SELECTED TEXT ->
------------------------------------------------
Wednesday, April 14, 2010

Finding Distant Cousins through Genealogy

There are many reasons to research your family history. Some of us love history and our ancestors hold a fascination for us. Many people begin their genealogical research in order to compile a family medical history. And then there are even more who would like to confirm whether or not the family stories passed down are myths. There are also people like me who think everyone should know where they came from and who their ancestors were.

I began researching my own genealogical story when I was nine years old. The male lines were relatively easy on one side to find, but the interesting history is actually on the female side. My family history on this continent starts with New England and Quebec in Canada. Everything prior to the Mayflower days - on which eight people were my direct ancestors - is all in Europe and Russia.

I have varying amounts of evidence that document over 13,000 ancestors and extended family. For most people the hardest part is getting the first five generations documented. Once you find out who your great-great grandparents were, the records can be amazingly complete for some things like births, deaths and marriages.

If you are among the 30 to 40 million people in the United States descended from the Royal families in Europe, you may even find portraits of your ancestors and their castles.

To my delight and surprise I learned that a dear friend from Battle Ground and I are actually distant cousins. The last direct ancestors we share are a married couple James Leonard (1621-1691) and Mary Martin (1619-1664), the parents of Abigail Leonard, one of my great-grandmothers, and James Leonard, one of my friend's great-grandfathers.
------------------------------------------------
ASSIGNMENT 1 -> Quote everything in the post on finding distant cousins through genealogy from "I began researching" down to "Europe and Russia.".
ASSIGNMENT 2 -> Continue the post on finding distant cousins through genealogy from its last sentence.

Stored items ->
------------------------------------------------
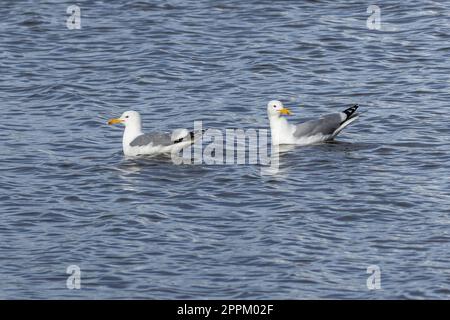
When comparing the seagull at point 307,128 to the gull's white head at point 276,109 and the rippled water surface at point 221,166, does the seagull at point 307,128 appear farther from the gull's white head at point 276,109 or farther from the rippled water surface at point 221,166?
the rippled water surface at point 221,166

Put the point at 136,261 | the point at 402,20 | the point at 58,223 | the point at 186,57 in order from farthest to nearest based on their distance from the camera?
the point at 402,20, the point at 186,57, the point at 58,223, the point at 136,261

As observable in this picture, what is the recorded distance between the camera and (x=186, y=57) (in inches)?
1021

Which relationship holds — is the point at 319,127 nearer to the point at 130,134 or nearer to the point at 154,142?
the point at 154,142

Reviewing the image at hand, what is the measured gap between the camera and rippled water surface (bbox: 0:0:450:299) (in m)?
15.1

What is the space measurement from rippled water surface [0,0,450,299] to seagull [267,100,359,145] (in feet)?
0.71

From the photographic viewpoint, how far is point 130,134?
67.1 feet

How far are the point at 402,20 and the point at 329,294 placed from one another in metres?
15.2

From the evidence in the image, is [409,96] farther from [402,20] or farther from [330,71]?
[402,20]

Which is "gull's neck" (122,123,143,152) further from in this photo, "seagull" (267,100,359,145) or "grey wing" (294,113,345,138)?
"grey wing" (294,113,345,138)

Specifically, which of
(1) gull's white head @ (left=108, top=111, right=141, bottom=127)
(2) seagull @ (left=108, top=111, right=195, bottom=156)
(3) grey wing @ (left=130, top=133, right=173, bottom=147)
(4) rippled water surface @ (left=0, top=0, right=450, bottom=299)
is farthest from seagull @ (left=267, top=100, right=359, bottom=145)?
(1) gull's white head @ (left=108, top=111, right=141, bottom=127)

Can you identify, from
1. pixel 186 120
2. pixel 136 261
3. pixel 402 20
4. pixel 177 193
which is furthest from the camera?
pixel 402 20

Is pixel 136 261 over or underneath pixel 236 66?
underneath
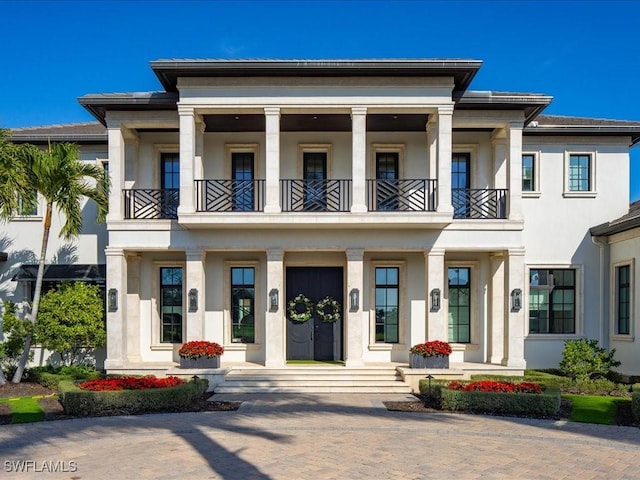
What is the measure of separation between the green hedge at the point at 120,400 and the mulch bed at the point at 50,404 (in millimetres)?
183

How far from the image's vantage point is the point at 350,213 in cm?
1543

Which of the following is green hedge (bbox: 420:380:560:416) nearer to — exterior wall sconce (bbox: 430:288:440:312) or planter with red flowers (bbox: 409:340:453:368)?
planter with red flowers (bbox: 409:340:453:368)

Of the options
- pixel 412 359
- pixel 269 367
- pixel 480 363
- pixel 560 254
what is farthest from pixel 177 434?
pixel 560 254

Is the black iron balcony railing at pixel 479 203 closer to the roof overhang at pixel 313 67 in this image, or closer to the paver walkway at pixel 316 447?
the roof overhang at pixel 313 67

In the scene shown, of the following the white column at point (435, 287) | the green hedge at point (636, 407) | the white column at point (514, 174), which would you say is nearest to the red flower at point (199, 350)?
------------------------------------------------
TASK OUTPUT 1 ->
I began researching my own genealogical story when I was nine years old. The male lines were relatively easy on one side to find, but the interesting history is actually on the female side. My family history on this continent starts with New England and Quebec in Canada. Everything prior to the Mayflower days - on which eight people were my direct ancestors - is all in Europe and Russia.

TASK OUTPUT 2 ->
Although this period was obviously prior to the advent of photography, the family became wealthy once they started their iron business in the United States. Before they started the first iron works in America, they were struggling with Scottish iron works and left sizeable debts in Scotland and England and probably forfeited property when they immigrated. There is no shame in this history, frankly, as life has ups and downs. My point is that their new life probaly afforded the luxuries one could expect in the wealthier classes in America, like portraits of the family. As so much information is on the Internet, my latest research challenge is to try to find those images.

I did a quick search and as I know something about the Leonards, it was easy to verify this is a passage about my ancestors written by a distant relation at some point:

"The Leonards called their bloomery Raynham forge, doubtless from Raynbam in England, which is the station where one alights to visit Belhus mansion at Aveley Easex, the head quarters of the English Leonards where the beautiful portraits are of our English ancestors. The owner, Sir Thomas Barrett Leonard, is a landed proprietor of at least 10,000 acres of land inberited from the early Leonards. It may be that James and Henry Leonard lived here in their boyhoods and had childhood's associations with Raynham, for which they named their forge. The site of this old forge which was carried on by seven generations of Leonards, was pointed out to me by my father, when as a child I rode with him through Raynham to Taunton.

I was also rather delighted to read this segment of the same family history piece which was another example in my extended family's excellent relations with the Native American communities wherever they lived - with the exception of a different Great Grandfather in the 17th century in Yarmouth, Maine who was killed by a war party during the Indian Wars. Nobody's perfect, right?

"James Leonard was a warm friend of the good Indian chief Massasoit who used frequently to visit him, sleeping under his roof and eating his bread. James gave him every assistance in the repair of his guns and making his weapons and tools. Massasoit, before his death, required a solemn oath of his son Philip that he would never harm a Leonard, and Philip in 1675 in an imposing meeting in Taunton Church at which James Leonard was present, affixed his mark to a document promising peace with the men of Taunton. Philip's tribe molested the white settlers in Middleboro and New Bedford, but the inhabitants of Taunton and Bridgewater suffered little in King Philip's war, and no harm was done to the Leonards with Philip's consent. Thus the name of Leonard represents to Taunton not only splendid enterprise, but the hospitality and friendliness which secured safety for the town at a critical period. King Philip had a summer home near the Leonards, and Lake Nipenicket between Raynham and Bridgewater was a favorite fishing ground of his. There is a tradition that Philip's head was secreted after his death under the old Leonard house in Raynham.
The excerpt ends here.